(Dataset excerpt)
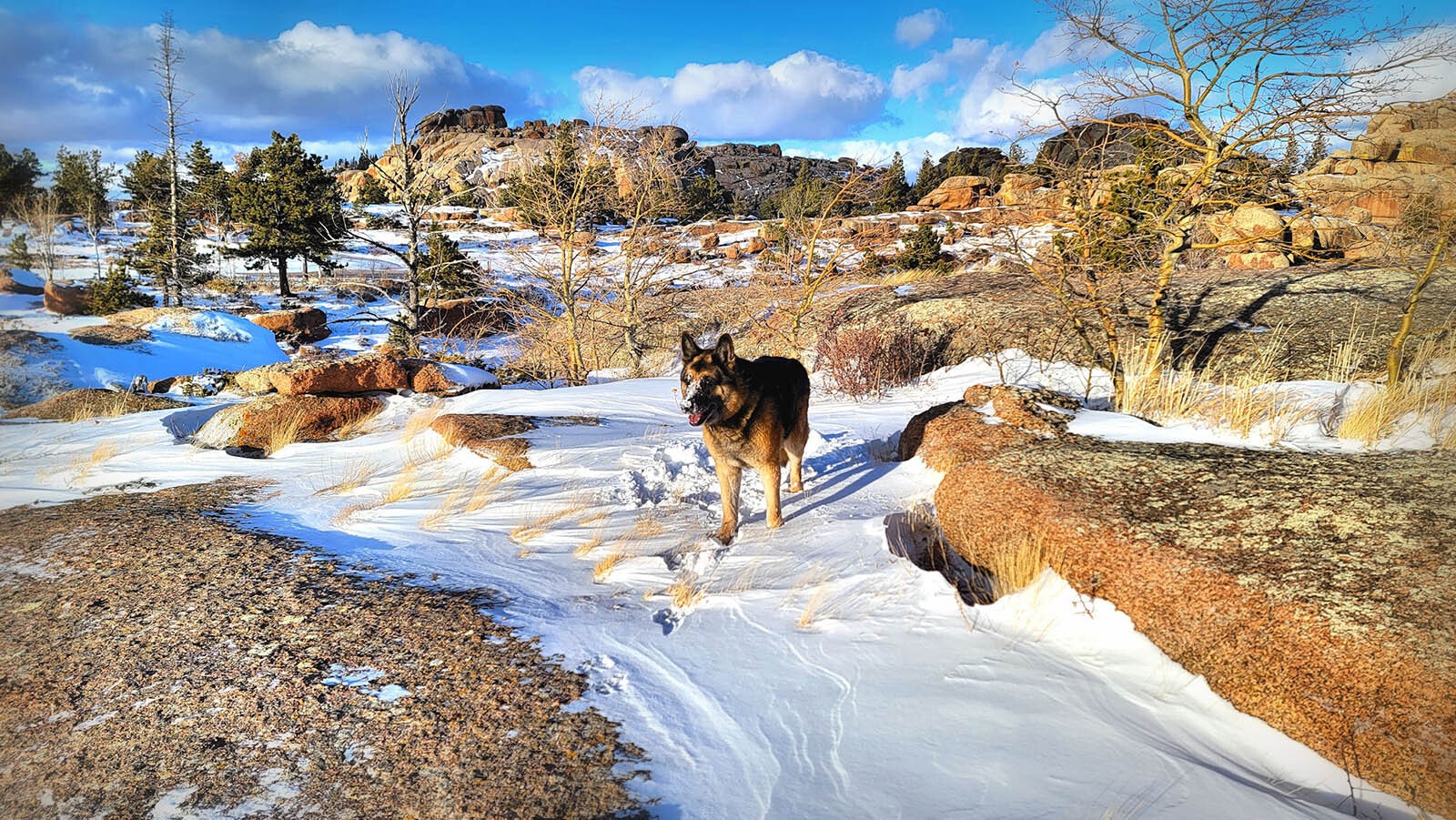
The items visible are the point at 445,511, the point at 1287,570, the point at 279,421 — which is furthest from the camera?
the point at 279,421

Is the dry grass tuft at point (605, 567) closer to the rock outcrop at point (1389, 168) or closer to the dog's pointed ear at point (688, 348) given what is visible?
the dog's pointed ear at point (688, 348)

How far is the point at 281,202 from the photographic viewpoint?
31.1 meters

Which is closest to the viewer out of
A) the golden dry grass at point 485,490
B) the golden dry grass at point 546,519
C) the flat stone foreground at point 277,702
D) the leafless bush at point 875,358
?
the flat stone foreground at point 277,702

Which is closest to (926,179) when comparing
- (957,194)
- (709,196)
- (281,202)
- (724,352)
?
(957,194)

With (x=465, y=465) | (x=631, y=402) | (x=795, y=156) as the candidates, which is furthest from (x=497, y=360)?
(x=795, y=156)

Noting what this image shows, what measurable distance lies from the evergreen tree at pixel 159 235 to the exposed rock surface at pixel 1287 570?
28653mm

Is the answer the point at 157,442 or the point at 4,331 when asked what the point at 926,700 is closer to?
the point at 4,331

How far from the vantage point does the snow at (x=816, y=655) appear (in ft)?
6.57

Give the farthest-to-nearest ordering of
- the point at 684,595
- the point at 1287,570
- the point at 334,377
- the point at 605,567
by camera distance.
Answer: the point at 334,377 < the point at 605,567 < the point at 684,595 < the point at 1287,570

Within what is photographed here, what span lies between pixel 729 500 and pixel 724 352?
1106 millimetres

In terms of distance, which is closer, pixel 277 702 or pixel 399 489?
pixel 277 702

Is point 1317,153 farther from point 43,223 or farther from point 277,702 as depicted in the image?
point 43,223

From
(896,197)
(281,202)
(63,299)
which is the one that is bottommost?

WHAT YOU HAVE TO DO:
Write out the lines above word for word, omitting the pictures.

CORRECT OUTPUT:
The items visible are the point at 445,511, the point at 1287,570, the point at 279,421 — which is furthest from the camera?
the point at 279,421

Is the dry grass tuft at point (605, 567) closer to the rock outcrop at point (1389, 168) or closer to the dog's pointed ear at point (688, 348) given what is visible?
the dog's pointed ear at point (688, 348)

How far is the point at 281,202 from the photographic viewpoint?
31.1 meters

Which is closest to the viewer out of
A) the golden dry grass at point 485,490
B) the golden dry grass at point 546,519
C) the flat stone foreground at point 277,702
D) the leafless bush at point 875,358
?
the flat stone foreground at point 277,702

Which is closest to (926,179) when comparing
- (957,194)
- (709,196)
- (281,202)
- (724,352)
?
(957,194)

With (x=465, y=465) | (x=631, y=402) | (x=795, y=156) as the candidates, which is furthest from (x=497, y=360)?
(x=795, y=156)

Noting what this image shows, what measurable distance lies from the evergreen tree at pixel 159 235 to the exposed rock surface at pixel 1287 570?
28653mm

Is the answer the point at 157,442 or the point at 4,331 when asked what the point at 926,700 is closer to?
the point at 4,331

How far from the vantage point does the snow at (x=816, y=655) appear (in ft)?
6.57

Give the farthest-to-nearest ordering of
- the point at 684,595
- the point at 1287,570
- the point at 334,377
- the point at 605,567
by camera distance.
Answer: the point at 334,377 < the point at 605,567 < the point at 684,595 < the point at 1287,570

Within what is photographed here, what span lies between pixel 729 500 and pixel 724 352?
1106 millimetres

In terms of distance, which is closer, pixel 277 702 or pixel 399 489?
pixel 277 702

Is point 1317,153 farther from point 43,223 or farther from point 277,702 as depicted in the image?
point 43,223

From
(896,197)
(281,202)
(63,299)
which is the one that is bottommost?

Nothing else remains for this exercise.